‘It’s been a helluva ride’
CN&R music critic looks back at 20 years of Monday-night concerts in Sierra Nevada’s taproom
A major chapter in Chico’s musical history was brought to a close on Monday (May 31) when, after 20 years, the Sierra Nevada Brewing Co. presented its final Party in the Pub. Sierra Nevada will begin keeping its restaurant and taproom open seven days a week beginning June 7, thus negating the option of presenting music on that night.
The honor of playing the last pub show fell to Paradise blues man Maurice “Big Mo” Huffman, whose seven-piece band (Pat Hilton, trumpet/flugelhorn; Eric Weber, alto/tenor sax; Steve Valine, pedal steel guitar; Terry Smith, keyboards; Dave Matson, bass; and Hal Race, drums) entertained a full house during their two-set, two-hour performance.
The aptly nicknamed Big Mo—in whose hands a guitar looks like a ukulele—and the band, highlighted by his soulful singing and no-sweat approach to his music, effortlessly worked out his original material that incorporates the blues, Southern rock and a whole lot more.
During the band’s performance I couldn’t help thinking about all the other musical presentations in the pub—which opened in October 1989—during the past two decades. Deciding to capitalize on the pub’s being closed on Mondays, the brewery began by serving up an occasional evening of music preceded by a one-course dinner—all for $20. Polish pianist Tadeusz Majewski’s mostly Chopin concert on Labor Day 1990 kicked off what soon became, under then taproom manager Rob Atkinson’s direction, a series of primarily blues-oriented events.

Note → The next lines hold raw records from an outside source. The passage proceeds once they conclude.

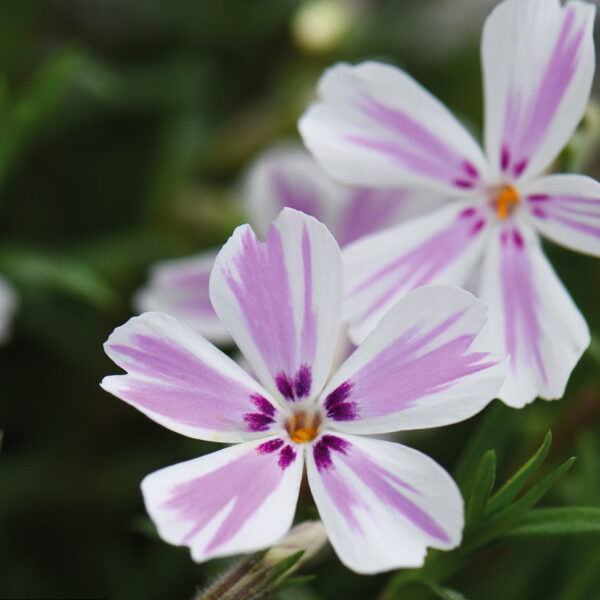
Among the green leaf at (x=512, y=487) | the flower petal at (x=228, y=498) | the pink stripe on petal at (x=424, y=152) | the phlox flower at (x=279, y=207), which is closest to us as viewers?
the flower petal at (x=228, y=498)

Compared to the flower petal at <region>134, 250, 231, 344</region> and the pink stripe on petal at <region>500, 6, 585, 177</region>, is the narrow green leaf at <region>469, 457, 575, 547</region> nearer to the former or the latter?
the pink stripe on petal at <region>500, 6, 585, 177</region>

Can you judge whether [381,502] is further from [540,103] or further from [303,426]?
[540,103]

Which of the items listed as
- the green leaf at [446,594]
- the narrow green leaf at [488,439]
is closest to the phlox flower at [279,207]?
the narrow green leaf at [488,439]

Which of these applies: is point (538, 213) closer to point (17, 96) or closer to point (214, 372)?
point (214, 372)

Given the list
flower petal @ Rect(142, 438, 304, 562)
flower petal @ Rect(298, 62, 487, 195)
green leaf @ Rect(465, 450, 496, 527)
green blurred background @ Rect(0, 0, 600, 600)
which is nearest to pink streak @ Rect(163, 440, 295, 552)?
flower petal @ Rect(142, 438, 304, 562)

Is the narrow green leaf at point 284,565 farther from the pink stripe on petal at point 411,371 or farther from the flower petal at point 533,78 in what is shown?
the flower petal at point 533,78

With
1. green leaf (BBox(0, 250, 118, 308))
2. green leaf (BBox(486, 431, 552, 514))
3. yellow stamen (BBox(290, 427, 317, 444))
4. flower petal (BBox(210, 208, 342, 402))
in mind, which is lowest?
green leaf (BBox(486, 431, 552, 514))

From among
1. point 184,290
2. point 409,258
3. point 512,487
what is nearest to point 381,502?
point 512,487
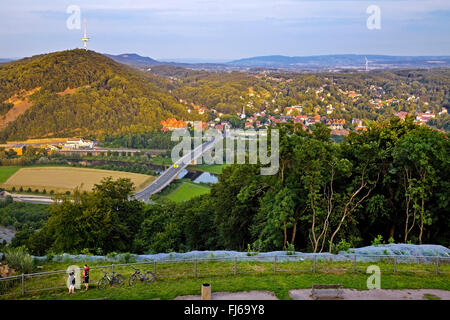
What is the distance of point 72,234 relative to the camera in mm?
18859

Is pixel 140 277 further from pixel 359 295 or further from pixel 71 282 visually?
pixel 359 295

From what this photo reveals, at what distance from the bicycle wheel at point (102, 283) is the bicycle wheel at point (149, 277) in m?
0.87

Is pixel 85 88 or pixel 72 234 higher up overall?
pixel 85 88

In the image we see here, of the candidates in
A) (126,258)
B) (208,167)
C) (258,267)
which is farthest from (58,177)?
(258,267)

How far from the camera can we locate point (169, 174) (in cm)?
6881

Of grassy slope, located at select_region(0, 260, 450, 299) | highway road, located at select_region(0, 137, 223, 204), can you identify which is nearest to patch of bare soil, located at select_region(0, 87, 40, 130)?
highway road, located at select_region(0, 137, 223, 204)

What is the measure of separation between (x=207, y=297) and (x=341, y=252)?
4.78 meters

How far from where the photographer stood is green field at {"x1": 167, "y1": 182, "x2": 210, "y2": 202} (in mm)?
54469

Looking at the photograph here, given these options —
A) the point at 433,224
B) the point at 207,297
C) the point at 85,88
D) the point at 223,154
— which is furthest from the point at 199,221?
the point at 85,88

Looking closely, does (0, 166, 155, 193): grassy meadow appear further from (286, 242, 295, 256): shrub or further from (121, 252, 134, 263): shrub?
(286, 242, 295, 256): shrub

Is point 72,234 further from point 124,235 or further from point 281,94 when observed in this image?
point 281,94

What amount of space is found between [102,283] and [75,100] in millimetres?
129449

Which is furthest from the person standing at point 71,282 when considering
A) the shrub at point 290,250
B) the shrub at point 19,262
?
the shrub at point 290,250
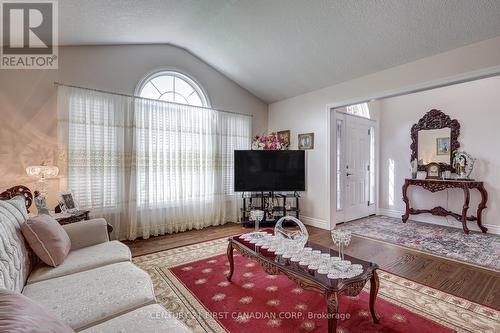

Since the restaurant was also closed on Sunday night, the series soon expanded, on occasion, to two nights in a row (with Monday’s no-dinner tickets going for a mere $10) and got under way the following February when slide whiz Roy Rogers (soon to become a brewery favorite) and his band packed the place both nights. They were followed in April by Bay Area guitarist Chris Cain and his band, which became the pub’s unofficial house band due to its many well-received appearances.
In the beginning it was West Coast musicians who predominated, and that set the pattern for the brewery’s now popular Big Room, which opened in 2000. However, it was the pub’s intimacy that made dancing just inches away from, say, Tommy Castro, so special.
Among the many fond memories I have are when L.A. boogie-woogie pianist Rob Rio invited local slide-guitar ace Ska-T to sit in on a rousing “Greyhound”; Portland’s Paul deLay (who was introduced by a band member as “the man who put the ‘harm’ in harmonica”) blowing up a storm on his chromatic harp; Roy Rogers and Norton Buffalo creating so much magic together they were brought back for a third night; and Rod Piazza (of Mighty Flyers fame) walking the bar. Another Portland band, the Lloyd Jones Struggle, wound up putting out a terrific CD (Have Mercy—Live) that was recorded in the pub.
Other West Coasters include Joe Louis Walker; saxophonist Terry Hanck; Little Charlie and the Nightcats; and Ron Thompson, many of whom have since gone on to international prominence (but who started out on Chico’s Palmz stage before landing at the pub).
Local artists weren’t overlooked, and among those who played the pub were The Fabulous Hofner Brothers, alto saxophonist Ylonda Nickell, guitarist Charlie Robinson, the Incredible Diamonds, Steve Cook and the Mother Hips.
Among the nationally known and acclaimed artists who played in the tap room were keyboardist Bill “Honky Tonk” Doggett; Floyd “Hey, Bartender” Dixon (who used some songs recorded at the pub on a CD); L.A. bluesman Phillip Walker; Larry “Texas Flood” Davis; big band vocalist Jimmy Wither-spoon; Roomful of Blues; and, for a Pale Bock release party, Dan Hicks and His Acoustic Warriors, who had the impossible task of trying to be heard over the raucous patrons’ beer-fueled din.
In 1997 Bob Littell took over as pub manager, and he has kept the music rolling in the pub and in the Big Room ever since. One of his most memorable pub shows featured the 16-year-old Corby Yates: “From the very first note, Yates stunned the sold-out crowd with a musical ferocity that caught everyone by complete surprise.” And who can forget Café R&B’s sensational 2004 performance?
When the brewery’s Big Room opened, most of the music was staged in that much larger venue. But I, for one, will miss those often very unforgettable nights in the pub. It’s been a helluva ride.